» **Short task**
Output the material beneath this task exactly, images excluded.

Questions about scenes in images

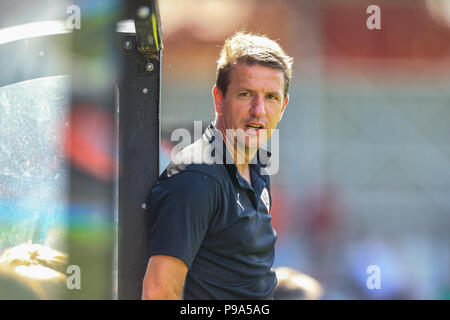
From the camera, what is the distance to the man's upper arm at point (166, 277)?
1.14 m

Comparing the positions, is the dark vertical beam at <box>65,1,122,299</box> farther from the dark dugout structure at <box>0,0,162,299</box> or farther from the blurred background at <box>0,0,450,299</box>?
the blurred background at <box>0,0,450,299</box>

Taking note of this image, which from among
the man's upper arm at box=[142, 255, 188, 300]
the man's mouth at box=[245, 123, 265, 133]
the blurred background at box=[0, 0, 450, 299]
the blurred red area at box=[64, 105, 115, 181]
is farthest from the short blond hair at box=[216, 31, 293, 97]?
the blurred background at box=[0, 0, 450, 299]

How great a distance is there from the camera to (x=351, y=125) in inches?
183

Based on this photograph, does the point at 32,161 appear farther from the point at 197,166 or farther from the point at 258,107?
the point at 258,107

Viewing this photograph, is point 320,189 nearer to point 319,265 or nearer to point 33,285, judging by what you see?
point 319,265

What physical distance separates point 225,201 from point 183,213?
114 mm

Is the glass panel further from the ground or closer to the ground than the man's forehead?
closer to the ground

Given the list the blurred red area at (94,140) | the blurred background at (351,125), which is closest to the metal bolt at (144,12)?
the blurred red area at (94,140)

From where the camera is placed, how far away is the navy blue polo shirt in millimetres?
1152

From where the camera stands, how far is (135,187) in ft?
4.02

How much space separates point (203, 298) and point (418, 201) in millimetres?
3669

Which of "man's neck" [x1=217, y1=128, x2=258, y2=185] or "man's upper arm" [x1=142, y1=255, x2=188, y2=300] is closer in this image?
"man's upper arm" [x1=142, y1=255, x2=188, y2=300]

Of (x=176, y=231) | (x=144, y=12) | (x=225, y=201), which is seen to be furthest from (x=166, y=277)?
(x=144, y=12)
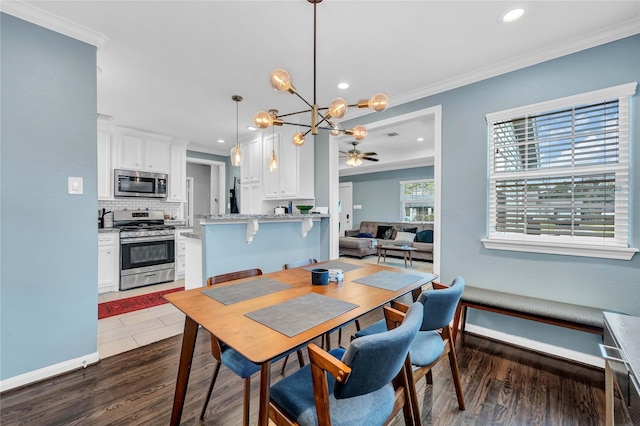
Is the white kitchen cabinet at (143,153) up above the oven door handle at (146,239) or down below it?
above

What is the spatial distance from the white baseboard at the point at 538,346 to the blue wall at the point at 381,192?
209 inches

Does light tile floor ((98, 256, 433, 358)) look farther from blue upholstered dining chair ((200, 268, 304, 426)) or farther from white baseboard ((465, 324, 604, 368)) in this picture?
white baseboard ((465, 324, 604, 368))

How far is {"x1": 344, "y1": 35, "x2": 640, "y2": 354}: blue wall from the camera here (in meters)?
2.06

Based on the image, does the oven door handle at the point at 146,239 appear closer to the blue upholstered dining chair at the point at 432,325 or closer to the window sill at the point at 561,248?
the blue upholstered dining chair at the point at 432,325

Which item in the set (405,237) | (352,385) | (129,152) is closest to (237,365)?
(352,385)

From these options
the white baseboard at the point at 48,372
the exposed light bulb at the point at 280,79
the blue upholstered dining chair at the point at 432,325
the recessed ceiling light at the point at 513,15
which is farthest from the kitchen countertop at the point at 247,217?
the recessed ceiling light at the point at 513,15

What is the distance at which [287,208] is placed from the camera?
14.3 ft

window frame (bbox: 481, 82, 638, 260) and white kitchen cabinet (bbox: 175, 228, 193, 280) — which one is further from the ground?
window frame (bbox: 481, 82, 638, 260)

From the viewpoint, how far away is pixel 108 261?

» **Solution for this exercise**
From the camera, what is the distance to the man's upper arm at point (166, 277)?
1.14 m

Comparing the positions, is the dark vertical beam at <box>65,1,122,299</box> farther from the dark dugout structure at <box>0,0,162,299</box> or farther from the blurred background at <box>0,0,450,299</box>?
the blurred background at <box>0,0,450,299</box>

Taking note of this image, which from among
the man's upper arm at box=[142, 255, 188, 300]
the man's mouth at box=[245, 123, 265, 133]
the blurred background at box=[0, 0, 450, 299]
the blurred red area at box=[64, 105, 115, 181]
is farthest from the short blond hair at box=[216, 31, 293, 97]?
the blurred background at box=[0, 0, 450, 299]

How great a distance is there from the camera to (x=351, y=125) in inches?
183

Based on this photograph, does the point at 32,161 appear farther from the point at 197,166 or farther from the point at 258,107?
the point at 258,107

Viewing this photograph, is point 320,189 nearer to point 319,265 or nearer to point 33,285, judging by what you see?
point 319,265

What physical distance separates point 225,201 from point 183,213?
114 mm

Is the glass panel further from the ground or closer to the ground than the man's forehead?
closer to the ground

Given the list the blurred red area at (94,140) | the blurred background at (351,125), which is closest to the metal bolt at (144,12)?
the blurred red area at (94,140)

From where the camera is placed, how far away is the navy blue polo shirt in millimetres?
1152

From where the camera stands, how far is (135,187) in ft?
4.02

How much space separates point (203, 298) and point (418, 201) in millimetres?
3669

Which of "man's neck" [x1=217, y1=128, x2=258, y2=185] or "man's upper arm" [x1=142, y1=255, x2=188, y2=300] is closer in this image?
"man's upper arm" [x1=142, y1=255, x2=188, y2=300]

Of (x=176, y=231) | (x=144, y=12) | (x=225, y=201), which is seen to be furthest from (x=166, y=277)?
(x=144, y=12)
Is the white kitchen cabinet at (143,153) up above the oven door handle at (146,239) or down below it?
above

What is the spatial distance from the white baseboard at the point at 538,346 to the blue wall at the point at 381,192?
209 inches

Does light tile floor ((98, 256, 433, 358)) look farther from blue upholstered dining chair ((200, 268, 304, 426)) or farther from white baseboard ((465, 324, 604, 368)) in this picture?
white baseboard ((465, 324, 604, 368))

How far is {"x1": 344, "y1": 35, "x2": 640, "y2": 354}: blue wall from the camera here (in meters)?
2.06

Based on the image, does the oven door handle at the point at 146,239 appear closer to the blue upholstered dining chair at the point at 432,325 or closer to the window sill at the point at 561,248?
the blue upholstered dining chair at the point at 432,325

Which item in the set (405,237) | (352,385) | (129,152) is closest to (237,365)?
(352,385)

From these options
the white baseboard at the point at 48,372
the exposed light bulb at the point at 280,79
the blue upholstered dining chair at the point at 432,325
the recessed ceiling light at the point at 513,15
which is farthest from the kitchen countertop at the point at 247,217?
the recessed ceiling light at the point at 513,15

What is the distance at which [287,208] is placed from the camera?
14.3 ft

window frame (bbox: 481, 82, 638, 260) and white kitchen cabinet (bbox: 175, 228, 193, 280) — which one is further from the ground?
window frame (bbox: 481, 82, 638, 260)

From the viewpoint, how far away is pixel 108 261?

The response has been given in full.